Hamlet tinha todo direito, afinal era o herdeiro legítimo. Ele recebeu o dever de seu próprio pai, quem revelou a injustiça sofrida. Faltava a vontade. Sem o nosso querer, a mais preciosa coroa perde totalmente o brilho.
As Três Bruxas aguardam pela chegada de Macbeth e Banquo.
Macbeth por outro lado tinha ambição de sobra. O general escocês era famoso por suas vitórias em batalha, ganhando até mesmo um título de barão. Numa de suas viagens retornando da batalha, Macbeth é confrontado por três bruxas que trazem profecias de seus futuro. A última delas é de que ele se tornará rei.
A partir daí, seu coração é tomado pelo desejo. Assim como Hamlet, Macbeth parecia ter tudo o que precisava: poder militar, apoio do povo e agora uma profecia revelando seu “direito” ao trono. Macbeth tinha a oportunidade de ouro. Não poderia deixá-la para trás. Não poderia deixar “dinheiro na mesa”.
Ao chegar em casa, Macbeth e sua esposa tramam o assassinato do rei. Oferecem um banquete, embebedam todos e na calada da noite, o monarca é esfaqueado. O general consegue culpar dois soldados e naquele mesmo dia é feito rei da Escócia.
Enquanto Hamlet tinha muitos escrúpulos, Macbeth os tinha de menos. Poder e vontade transbordavam, porém seu erro foi abandonar seu dever em troca da ambição. Um general tem a missão de defender seu rei e seu país e alguém que não serve para essa responsabilidade, dificilmente serviria para uma maior ainda.
Os súditos, antes tão fiéis, passam a fugir de Macbeth, suspeitando de sua má índole. Os fantasmas de quem matou aparecem para assombrar sua casa, cobrando a dívida de sangue causada por ele. Sua esposa, cúmplice de seus crimes, enlouquece devido ao pavor de tudo o que fizeram. Ao fim, seus antigos amigos se tornam seus adversários, pois não reconhecem mais quem era aquele homem.
Macbeth é confrontado pelo fantasma de Banquo.

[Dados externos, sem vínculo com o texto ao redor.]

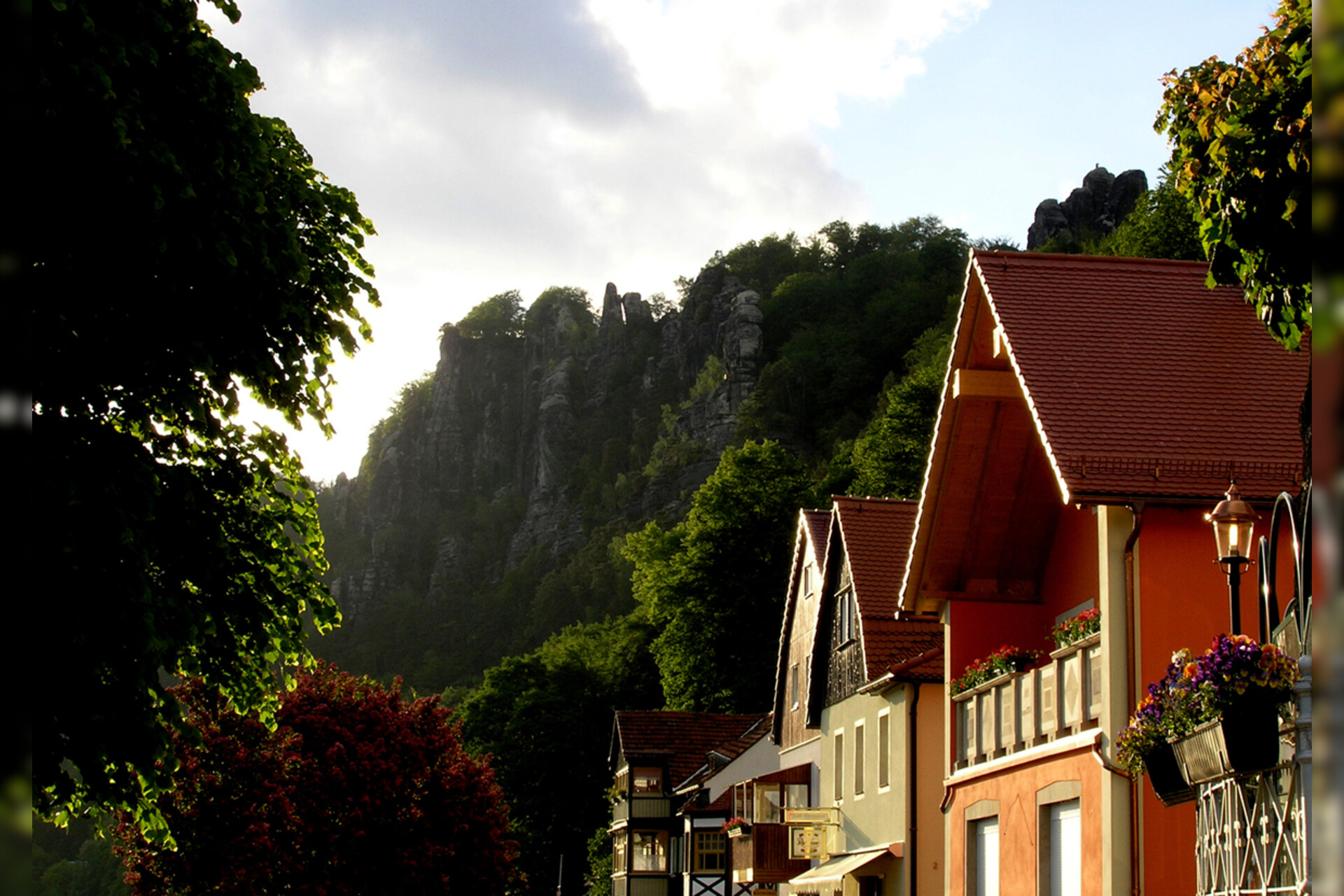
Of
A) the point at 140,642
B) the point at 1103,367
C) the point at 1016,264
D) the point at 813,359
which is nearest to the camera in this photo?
the point at 140,642

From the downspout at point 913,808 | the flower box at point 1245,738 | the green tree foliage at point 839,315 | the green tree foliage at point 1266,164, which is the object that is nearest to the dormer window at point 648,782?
the downspout at point 913,808

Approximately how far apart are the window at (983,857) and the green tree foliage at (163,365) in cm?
909

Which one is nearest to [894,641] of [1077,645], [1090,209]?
[1077,645]

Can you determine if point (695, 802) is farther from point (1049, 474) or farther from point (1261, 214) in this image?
point (1261, 214)

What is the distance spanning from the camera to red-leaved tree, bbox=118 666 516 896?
87.0 ft

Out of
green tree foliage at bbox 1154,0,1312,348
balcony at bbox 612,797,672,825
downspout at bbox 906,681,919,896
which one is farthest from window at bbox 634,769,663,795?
green tree foliage at bbox 1154,0,1312,348

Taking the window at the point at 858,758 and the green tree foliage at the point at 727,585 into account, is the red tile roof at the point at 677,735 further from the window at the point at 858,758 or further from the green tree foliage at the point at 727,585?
the window at the point at 858,758

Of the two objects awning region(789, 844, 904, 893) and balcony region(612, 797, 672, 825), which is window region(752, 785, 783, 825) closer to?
awning region(789, 844, 904, 893)

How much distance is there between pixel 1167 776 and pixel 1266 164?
4.13 meters

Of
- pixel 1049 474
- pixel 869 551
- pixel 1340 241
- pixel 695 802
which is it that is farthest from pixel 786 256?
pixel 1340 241

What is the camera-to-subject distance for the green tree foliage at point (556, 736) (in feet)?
213

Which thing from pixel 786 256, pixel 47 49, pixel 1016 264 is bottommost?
pixel 47 49

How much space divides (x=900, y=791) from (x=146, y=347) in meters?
17.5

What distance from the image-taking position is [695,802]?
160ft
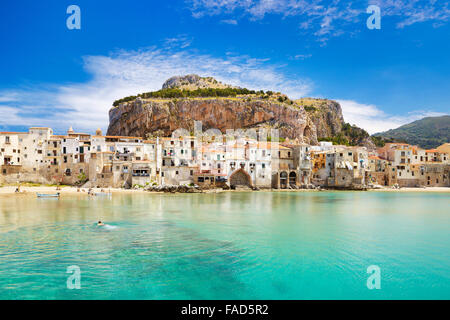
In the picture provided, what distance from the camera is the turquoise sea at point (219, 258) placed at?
36.8ft

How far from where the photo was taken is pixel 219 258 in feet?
48.8

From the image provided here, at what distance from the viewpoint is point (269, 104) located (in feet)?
339

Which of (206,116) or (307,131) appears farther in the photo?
(307,131)

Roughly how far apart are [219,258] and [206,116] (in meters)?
89.3

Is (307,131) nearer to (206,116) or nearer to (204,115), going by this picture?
(206,116)

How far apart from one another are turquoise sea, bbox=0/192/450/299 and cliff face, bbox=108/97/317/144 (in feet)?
240

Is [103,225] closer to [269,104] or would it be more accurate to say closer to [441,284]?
[441,284]

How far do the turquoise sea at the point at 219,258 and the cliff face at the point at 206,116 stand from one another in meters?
73.2

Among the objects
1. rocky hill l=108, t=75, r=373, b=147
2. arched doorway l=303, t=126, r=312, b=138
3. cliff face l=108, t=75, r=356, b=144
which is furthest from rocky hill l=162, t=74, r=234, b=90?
arched doorway l=303, t=126, r=312, b=138

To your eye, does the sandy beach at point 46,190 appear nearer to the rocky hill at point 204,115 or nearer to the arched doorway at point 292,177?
the arched doorway at point 292,177

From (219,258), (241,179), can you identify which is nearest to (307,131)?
(241,179)

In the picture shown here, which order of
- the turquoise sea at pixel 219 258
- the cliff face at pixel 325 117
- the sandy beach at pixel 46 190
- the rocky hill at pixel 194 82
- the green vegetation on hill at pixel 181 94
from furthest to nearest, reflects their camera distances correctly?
the rocky hill at pixel 194 82, the cliff face at pixel 325 117, the green vegetation on hill at pixel 181 94, the sandy beach at pixel 46 190, the turquoise sea at pixel 219 258

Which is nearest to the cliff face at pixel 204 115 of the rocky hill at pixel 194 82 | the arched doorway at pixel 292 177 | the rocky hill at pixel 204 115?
the rocky hill at pixel 204 115
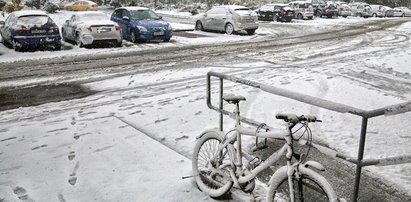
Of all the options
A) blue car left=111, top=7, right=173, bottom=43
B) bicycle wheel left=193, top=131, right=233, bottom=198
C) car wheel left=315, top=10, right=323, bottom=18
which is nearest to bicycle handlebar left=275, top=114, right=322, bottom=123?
bicycle wheel left=193, top=131, right=233, bottom=198

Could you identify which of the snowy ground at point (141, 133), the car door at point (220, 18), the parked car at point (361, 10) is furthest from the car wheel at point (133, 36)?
the parked car at point (361, 10)

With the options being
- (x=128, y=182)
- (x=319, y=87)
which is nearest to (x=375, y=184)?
(x=128, y=182)

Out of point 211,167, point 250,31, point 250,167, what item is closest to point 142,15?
point 250,31

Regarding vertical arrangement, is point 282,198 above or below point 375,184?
above

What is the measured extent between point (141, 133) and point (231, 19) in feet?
49.4

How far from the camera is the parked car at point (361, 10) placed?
130 ft

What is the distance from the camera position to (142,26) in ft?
54.7

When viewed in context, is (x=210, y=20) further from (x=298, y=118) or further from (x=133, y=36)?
(x=298, y=118)

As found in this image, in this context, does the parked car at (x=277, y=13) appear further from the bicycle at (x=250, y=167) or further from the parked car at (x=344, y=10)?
the bicycle at (x=250, y=167)

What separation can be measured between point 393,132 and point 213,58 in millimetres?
7572

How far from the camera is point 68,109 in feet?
24.1

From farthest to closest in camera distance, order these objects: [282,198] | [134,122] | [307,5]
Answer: [307,5] < [134,122] < [282,198]

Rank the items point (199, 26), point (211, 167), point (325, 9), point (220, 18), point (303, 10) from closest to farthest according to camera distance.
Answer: point (211, 167) < point (220, 18) < point (199, 26) < point (303, 10) < point (325, 9)

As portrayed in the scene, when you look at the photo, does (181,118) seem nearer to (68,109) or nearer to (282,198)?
(68,109)
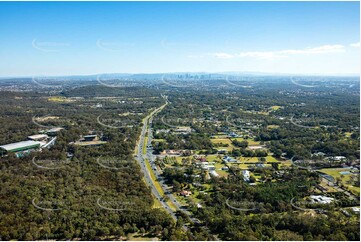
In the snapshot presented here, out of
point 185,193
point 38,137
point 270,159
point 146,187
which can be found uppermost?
point 38,137

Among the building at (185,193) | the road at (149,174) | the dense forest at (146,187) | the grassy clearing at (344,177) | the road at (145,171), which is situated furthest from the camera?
the grassy clearing at (344,177)

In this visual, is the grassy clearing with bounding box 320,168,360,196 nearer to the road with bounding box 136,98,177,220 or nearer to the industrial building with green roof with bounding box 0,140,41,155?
the road with bounding box 136,98,177,220

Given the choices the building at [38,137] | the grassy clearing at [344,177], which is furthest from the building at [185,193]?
the building at [38,137]

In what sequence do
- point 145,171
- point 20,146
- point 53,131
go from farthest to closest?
point 53,131, point 20,146, point 145,171

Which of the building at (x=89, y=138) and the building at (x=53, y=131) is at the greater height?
the building at (x=53, y=131)

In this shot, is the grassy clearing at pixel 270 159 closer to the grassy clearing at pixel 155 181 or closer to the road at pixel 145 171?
the grassy clearing at pixel 155 181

De toda forma, a tragédia persiste. Seja lucrando muito enquanto passamos por cima de tudo e todos, seja lutando para não seguir por um caminho mal. Shakespeare não nos deixou nenhum conforto, apenas tristeza?
A solução talvez esteja em encontrar propósito naquilo que fazemos. Nossos atos e também a nossa vida ganham sentido quando conciliamos o desejo, as habilidades e a responsabilidade num único propósito.
Hamlet conseguiu vencer seus receios e fortaleceu sua vontade ao entender que, ao cumprir seu dever, estaria reparando um mal, aliviando uma dor. Ele não seria um monstro assassino e sanguinário. Seria quem corrigiu um erro, impedindo que mais pessoas sofressem pela sua omissão.
Banquo, amigo de Macbeth também recebeu um profecia das bruxas: ele não seria rei, mas seus descendentes formariam a realeza. Em nenhum momento sua ganância superou sua moral. Banquo não mentiu, não traiu, não esfaqueou ninguém pelas costas. Ele se manteve fiel, exercendo bem o seu trabalho, pois encontrava propósito ali. Ao fim da obra, o filho de Banquo é coroado rei no lugar de Macbeth.
Entre Hamlet ( agindo apenas pela obrigação, incapaz de encontrar sentido nesta empreitada, embora seja bom no que faz) e Macbeth (ambicioso ao extremo, com desejos cada vez maiores, disposto a qualquer coisa pelo sucesso) , o quanto você realmente gosta do que faz hoje? E como tem conciliado isso com o seu propósito?